"Down the River's Edge" is full on western gay romance in one of the most complete delivery packages of a full experience. Every aspect of this presentation had been thought through, from the audio and music choices, all the custom artwork, the sprites, the UI, and even all the mixed media from the looped animations to a straight up cinematic ending, with classic western duel shoot out and everything. There were a lot of artists on this team, so I also give props for being able manage such a large team and handling all the coordination between them.
This is an amazing presentation, but the art, sprite, animations, and music are doing a lot of heavy lifting for this story. In fact, with the way that it was presented, the story had a mystery and intrigue to it (spoilers coming up). I really dug the format of doing the present day with flashbacks to get the bigger picture. It was really great to keep uncovering more facets of the characters and their relationships. Finding out just how passionate the two men were, followed by discovering why Javi pulled the gun, and learning why he'd be justified in pulling the trigger. I could feel the emotion coming through the story, from love and lust to betrayal and revenge. Unfortunately you lost me at the end. I'm all for happy endings, but it feels like there's a scene missing somewhere to help the reader understand why Javi would choose the forgiveness over vengeance (the dick was just that good). It's a western, so none of the characters are particularly saintly, but Nate gets little to no comeuppance for any of his actions while Javi has literally done all the suffering, so it doesn't feel like this happy ending is earned for the two of em together.

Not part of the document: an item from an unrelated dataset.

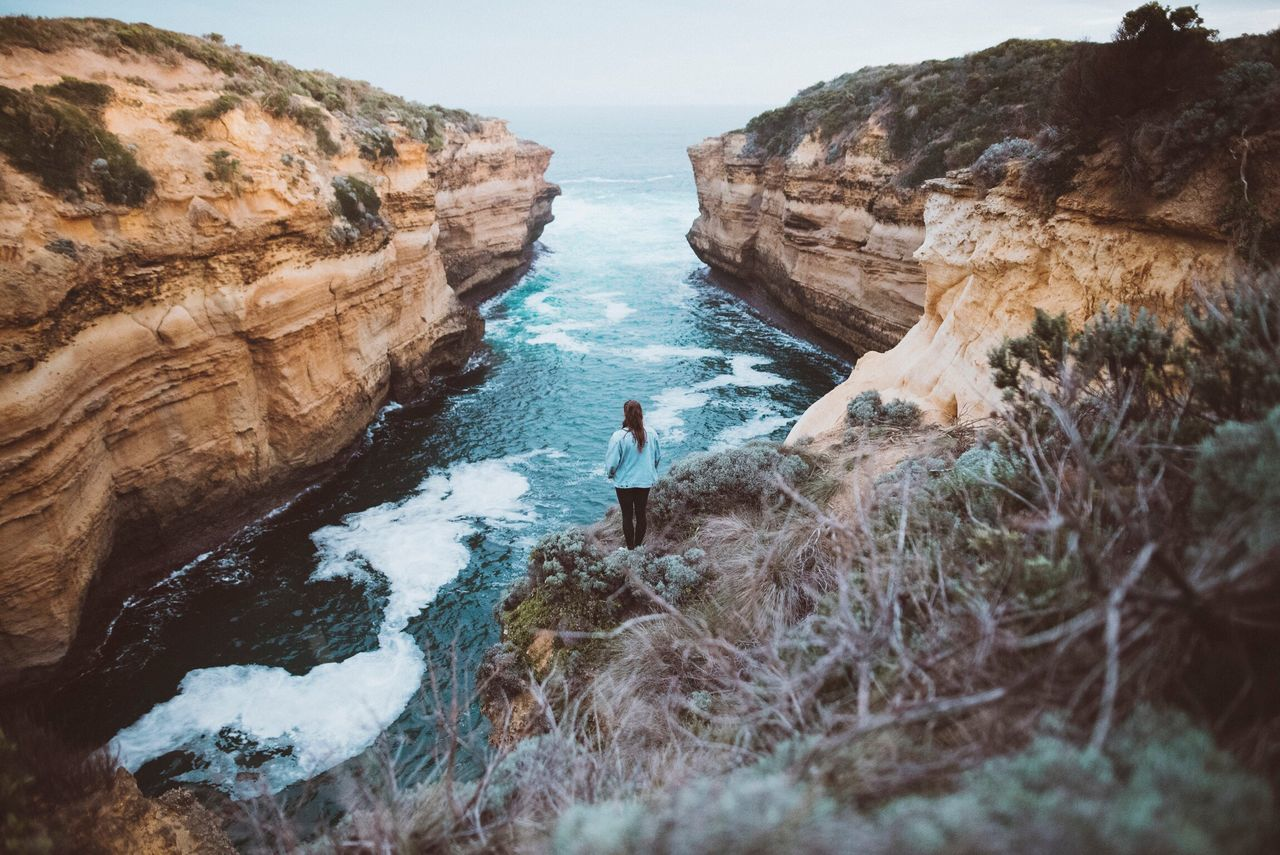 Rock - Object Rock Formation Nature One Person Leisure Activity Real People Adventure Full Length Beauty In Nature Rear View Standing Day Scenics Outdoors Tranquility Cliff Water Landscape Lifestyles Sea Great Ocean Road, Australia Nature Fresh On Market 2017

It feels like the story was headed in one direction, but the author knew what he wanted the ending to be, so there's a disconnect with the plot and the ending. Like for example, it's like you wanted a shootout duel at the end, even though there's no reason for the marshal to even humor the idea of doing a duel, or that Javi would even just not jump and run away. Also, in a western, the duel is supposed to be the ultimate clashing of values and ideology, where the winner is the one with the stronger/right values. I'm guessing the clash of values is love vs justice? Yet Javi loses the duel, but it's a fake out and still gets the happy ending? It just feels like the ending was for a different story with a different set of characters. It's quite unfortunate, because for how well the story laid out it's plot, I don't think it stuck the landing and that's going to affect how folks remember it.